• _Source_
## begin

ME290M, Spring 1999

ME290M
Expert Systems in Mechanical Engineering

Spring 1999, T-Th 12:30-2:00 pm
1165 Etcheverry Hall, Course Control No. 56369 http://best.me.berkeley.edu/~aagogino/me290m/s99


[ Home | Info | Syllabus | Readings | Students | Homework | Resources | News | Chat]


Discrete Random Variables

In order to automate reasoning under uncertainty in expert systems on digital computers, the axiomatic theory of event algebra and probability theory presented in the previous chapters must be expressed in discrete mathematics. The concepts of outcome sample spaces and discrete probability mass functions will be presented and related to event algebra, influence diagrams, probability trees, and conditional probability. Expectation and higher order moments of probability mass functions will also be introduced.

1 Outcome Sample Spaces

It is useful in performing probability manipulations to define the random events "Ei" as unions of elementary mutually exclusive and collectively exhaustive events. Outcome sample spaces are analogous to Venn diagrams where the universe I, is made up of these elementary mutually exclusive and collectively exhaustive events. The probability of any event Ei is then the sum of the probabilities (due to the mutual exclusivity) of the elementary events which comprise Ei.

2 Example of the Use of Sample Space Representation

Assume that we are to roll two "fair" talus bones; one is the heel bone of a sheep, the other is a heelbone of a deer. If you recall from Chapter 10, the talus bones may have been one of the first "dice" used by humankind. Each one has four sides, and if it is "fair" the likelihood of any one side coming up on a roll is equally likely.

Let us further assume that each side of the talus bone has dots on it one dot, two dots, three dots and four dots (similar to a conventional die but with four sides instead of six).

Let us try an experiment in which both the sheep and the deer talus bones are thrown randomly on the ground. Let us define the following events:

Si = the number of dots on the up side of the sheep talus bone.

Dj = the number of dots on the up side of the deer talus bone.

If we assume that the throw of the sheep bone is independent of the throw of the deer bone, then Pr(SiDj ) = Pr(Si )Pr(Dj ).

The sample space for the joint events can be represented by the grid in Figure 1. The joint events DiSj (i,j = 1, 2, 3, 4) represent the 16 possible outcomes independent rolls for each talus bone. The probability of each event is equal given that we are rolling "fair" talus bones (the likelihood of getting any side is equal to 1/4 for each bone). Thus if the talus bones are "fair", the probability associated with each sample point " DiSj" in Figure 1 is

Pr(DiSj ) = Pr(Di ) • Pr(Sj ) = (1/4)(1/4) = 1/16

Figure 1: Sample Space for Roll of Two Talus Bones

Define the state "E" as the sum of the numbers of two rolls and state "F" as the product of the numbers of two rolls. Suppose we are interested in the following two possible outcomes of each state:

E4 = the event that the sum of the two numbers that are face up is four.

F<10 = the event that the product of the two numbers that are face up is strictly less than ten.

## end

(Records of spatial reasoning questions)
## begin

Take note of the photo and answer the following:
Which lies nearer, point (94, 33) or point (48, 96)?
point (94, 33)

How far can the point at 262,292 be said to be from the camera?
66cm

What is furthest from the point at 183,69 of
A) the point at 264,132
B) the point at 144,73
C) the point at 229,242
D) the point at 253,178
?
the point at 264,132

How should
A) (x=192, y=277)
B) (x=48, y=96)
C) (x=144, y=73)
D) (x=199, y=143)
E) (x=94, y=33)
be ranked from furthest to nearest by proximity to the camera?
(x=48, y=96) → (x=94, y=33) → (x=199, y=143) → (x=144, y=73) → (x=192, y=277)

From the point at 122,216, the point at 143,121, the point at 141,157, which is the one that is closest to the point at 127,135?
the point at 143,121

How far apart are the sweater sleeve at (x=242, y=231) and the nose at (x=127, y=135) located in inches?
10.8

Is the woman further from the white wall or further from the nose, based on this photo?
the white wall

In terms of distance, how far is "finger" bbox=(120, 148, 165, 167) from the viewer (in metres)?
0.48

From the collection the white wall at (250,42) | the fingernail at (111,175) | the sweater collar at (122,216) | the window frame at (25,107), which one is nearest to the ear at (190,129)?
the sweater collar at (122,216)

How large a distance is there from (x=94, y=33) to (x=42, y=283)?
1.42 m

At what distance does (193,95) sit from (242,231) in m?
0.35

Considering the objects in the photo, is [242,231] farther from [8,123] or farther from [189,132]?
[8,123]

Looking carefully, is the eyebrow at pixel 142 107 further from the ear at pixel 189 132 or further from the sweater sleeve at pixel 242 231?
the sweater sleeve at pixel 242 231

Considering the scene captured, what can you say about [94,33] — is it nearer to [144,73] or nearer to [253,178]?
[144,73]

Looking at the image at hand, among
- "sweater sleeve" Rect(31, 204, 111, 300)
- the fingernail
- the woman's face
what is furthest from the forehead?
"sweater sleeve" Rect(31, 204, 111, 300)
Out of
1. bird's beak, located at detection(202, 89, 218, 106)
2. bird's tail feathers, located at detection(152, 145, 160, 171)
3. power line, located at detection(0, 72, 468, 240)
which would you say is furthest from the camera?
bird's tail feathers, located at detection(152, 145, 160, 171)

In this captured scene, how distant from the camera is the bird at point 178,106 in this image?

## end
## begin

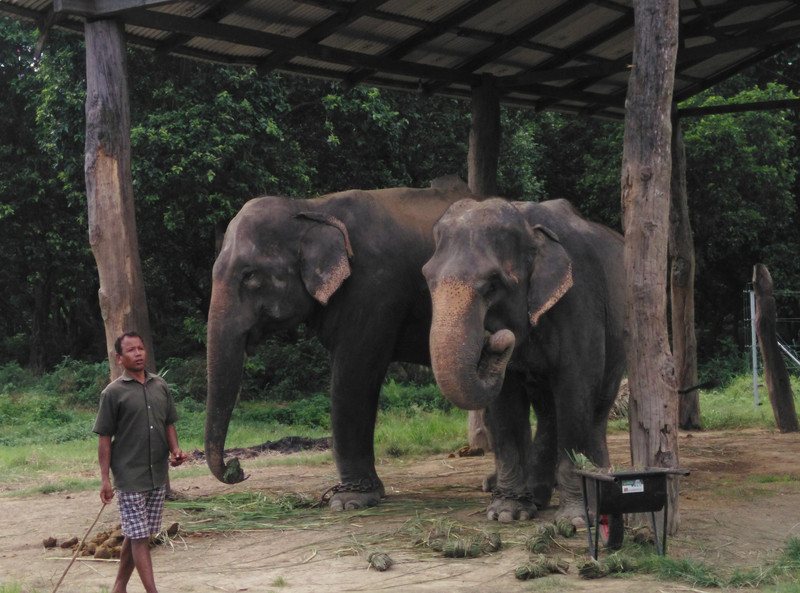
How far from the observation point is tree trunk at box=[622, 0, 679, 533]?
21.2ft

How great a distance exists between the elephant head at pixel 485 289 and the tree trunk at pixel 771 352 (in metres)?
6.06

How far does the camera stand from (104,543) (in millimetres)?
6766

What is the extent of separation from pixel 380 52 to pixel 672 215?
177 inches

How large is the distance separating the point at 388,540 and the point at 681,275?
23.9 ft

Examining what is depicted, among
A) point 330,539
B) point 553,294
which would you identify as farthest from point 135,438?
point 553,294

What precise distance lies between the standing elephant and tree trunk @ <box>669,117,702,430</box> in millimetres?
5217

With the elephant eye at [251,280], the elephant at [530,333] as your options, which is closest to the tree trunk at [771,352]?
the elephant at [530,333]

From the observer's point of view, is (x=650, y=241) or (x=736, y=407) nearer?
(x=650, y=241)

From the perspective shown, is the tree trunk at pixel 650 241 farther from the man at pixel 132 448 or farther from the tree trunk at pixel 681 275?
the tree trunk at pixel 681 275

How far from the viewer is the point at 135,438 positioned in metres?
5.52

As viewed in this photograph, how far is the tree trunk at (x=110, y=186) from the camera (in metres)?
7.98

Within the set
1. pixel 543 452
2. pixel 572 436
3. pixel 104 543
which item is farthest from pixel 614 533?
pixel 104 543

## end

• _Actions to take_
- 1) Answer these questions about the course page on discrete random variables:
(a) How many sides does each talus bone have?
(b) How many possible outcomes do the joint events for the two bones represent?
(c) What probability is associated with each sample point when the talus bones are fair?
- 2) Carry the course page on discrete random variables forward, starting right after its final sentence.

• _Responses_
- 1)
(a) Four.
(b) 16.
(c) 1/16.

- 2)
The sample space "E" for the sum of the dots on the two talus bones is shown in Figure 2. The elementary events in which the sum is four (event E4) are filled in with dots.

Because the events are mutually exclusive, the probability of event E4 (that the sum of the number of dots facing up is four) is 1/16 times the number of ways a sum of four can occur. As shown in Figure 2, there are three events that sum to four and thus:

Pr(E4) = 3(1/16) = 3/16

Figure 2: Sample Space of "E", the Sum of Dots

The sample space for the product of the number of dots on the two talus bones is shown in Figure 3. The elementary events in which the product is strictly less than ten (event F<10) are filled in with dots.

Figure 3: Sample Space of Product of Number of Dots

Because the events are mutually exclusive, the probability of event F<10 (the event that the product of the number of dots facing up is strictly less than ten) is 1/16 times the number of ways a product less than ten can occur. As shown in Figure 3, there are thirteen events with a product less than ten and thus:

Pr( F<10 ) = 13(1/16) = 13/16

What if the talus bones were biased? Suppose the probability of getting four dots is higher than getting three and so on as defined by the probability distribution below:

Pr(Si) = Pr(Di) =

2i-1
------------------
16

The associated discrete probability distribution for each roll is the same for each bone and is given in Figure 4.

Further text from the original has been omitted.